Disse à coordenadora que não viria mais dar aulas. Pegou seu carro, foi correndo para casa, correndo para encontrar seu esposo, seu amigo acolhedor, Carlos, um homem branco com quem se casara havia trinta e dois anos, que estava com ela em todos os momentos. Abraçou-o, chorou, mas estava tão sensível que teve uma paralisia facial. Carlos levou-a imediatamente ao hospital.
Ficou na medicação... Não ficou com sequelas. Seu belo rosto voltou à linda feição natural. Descansou por quatro meses até chegar a virada do semestre e logo conseguiu entrar numa grande escola, mas desta vez com excelente cargo de regente, representante musical de eventos da empresa, ficando ali até a data de se aposentar. Nessa empresa conquistou muitos títulos e destaques, abrindo-se portas para amplos horizontes em sua carreira profissional.
Após se aposentar, Marilina resolveu trabalhar não mais em escolas, mas foi trabalhar no ramo imobiliário. Entrou numa grande empresa imobiliária. Ela sempre conquistava empresas de destaque por causa de seu brilhante carisma e desenvoltura.
Quando chegou a essa empresa e seu gerente passou pelos setores apresentando-a, "pessoal, esta aqui é nossa nova funcionária: Marilina", uma moça ergueu os óculos, olhou-a por cima das lentes e disse:
- Marilina? Você foi minha professora de Geometria no sexto ano do ensino fundamental!
Admirou-se! Olhou para a moça e disse:
- Uauuhhh! Muito prazer! Me relembre seu nome, por favor.
A moça disse:
- Me chamo Carolina. Professora, não sei se lembra de mim, mas em nome da minha turma, quero te pedir... (começou a chorar) ...professora, soluçou, com lágrimas, quero te pedir PERDÃO! Tenho vergonha do que a minha turma fez com você naquele tempo. Mas saiba que absorvi as coisas que você ensinou e hoje sou engenheira civil graças a você. Me senti motivada ao ver como você ensinava com amor Geometria... amava o desenho geométrico, amava ensinar... Você me motivou. Obrigada, professora Marilina!

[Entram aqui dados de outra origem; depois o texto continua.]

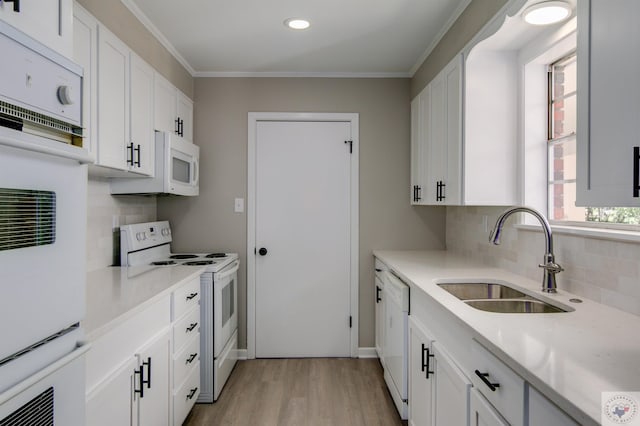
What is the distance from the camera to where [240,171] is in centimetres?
348

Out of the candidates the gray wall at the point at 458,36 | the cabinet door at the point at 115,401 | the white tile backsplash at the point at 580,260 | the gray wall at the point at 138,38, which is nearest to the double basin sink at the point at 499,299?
the white tile backsplash at the point at 580,260

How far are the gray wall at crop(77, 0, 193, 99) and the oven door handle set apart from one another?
4.64 ft

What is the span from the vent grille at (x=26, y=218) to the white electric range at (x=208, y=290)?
5.90 feet

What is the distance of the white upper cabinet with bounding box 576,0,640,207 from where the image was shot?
3.26ft

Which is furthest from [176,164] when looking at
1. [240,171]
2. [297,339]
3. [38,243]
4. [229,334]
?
[38,243]

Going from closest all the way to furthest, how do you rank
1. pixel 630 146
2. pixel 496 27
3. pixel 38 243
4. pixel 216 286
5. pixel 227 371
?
pixel 38 243
pixel 630 146
pixel 496 27
pixel 216 286
pixel 227 371

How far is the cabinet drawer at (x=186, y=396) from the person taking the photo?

Abraçaram-se, emocionadas, Marilina balbuciou:
- Diferenças se atraem! Preto e branco? Só há diferença na cor da pele... Somos todos gente... Seres viventes! Tem muita coisa boa em nós! Por isso, por maior que seja a turbulência, terá alguém sendo salvo. Sempre tem alguém aprendendo algo conosco, bom ou ruim; por isso é melhor ficarmos com o que há de bom para compartilhar. Mesmo sendo injustiçados, sejamos justos e lutemos rumo à vitória. Mesmo nessa dificuldade houve colheita!
Admirável e forte mulher! Seguiu em frente; hoje, grande e vitoriosa, mãe de três filhos: um administrador de empresas, outra finalizando Medicina, o mais novo cursando Engenharia, marido Teólogo. Ela aprendeu muito com as pessoas que disseram a ela "não", pois descobriu que diante de um "não” havia inúmeros "sins". Marilina ainda está viva! Hoje tem 53 anos. Aparência? Jovem ainda... ninguém acredita! Porque essa raça "quando pinta tem cento e trinta".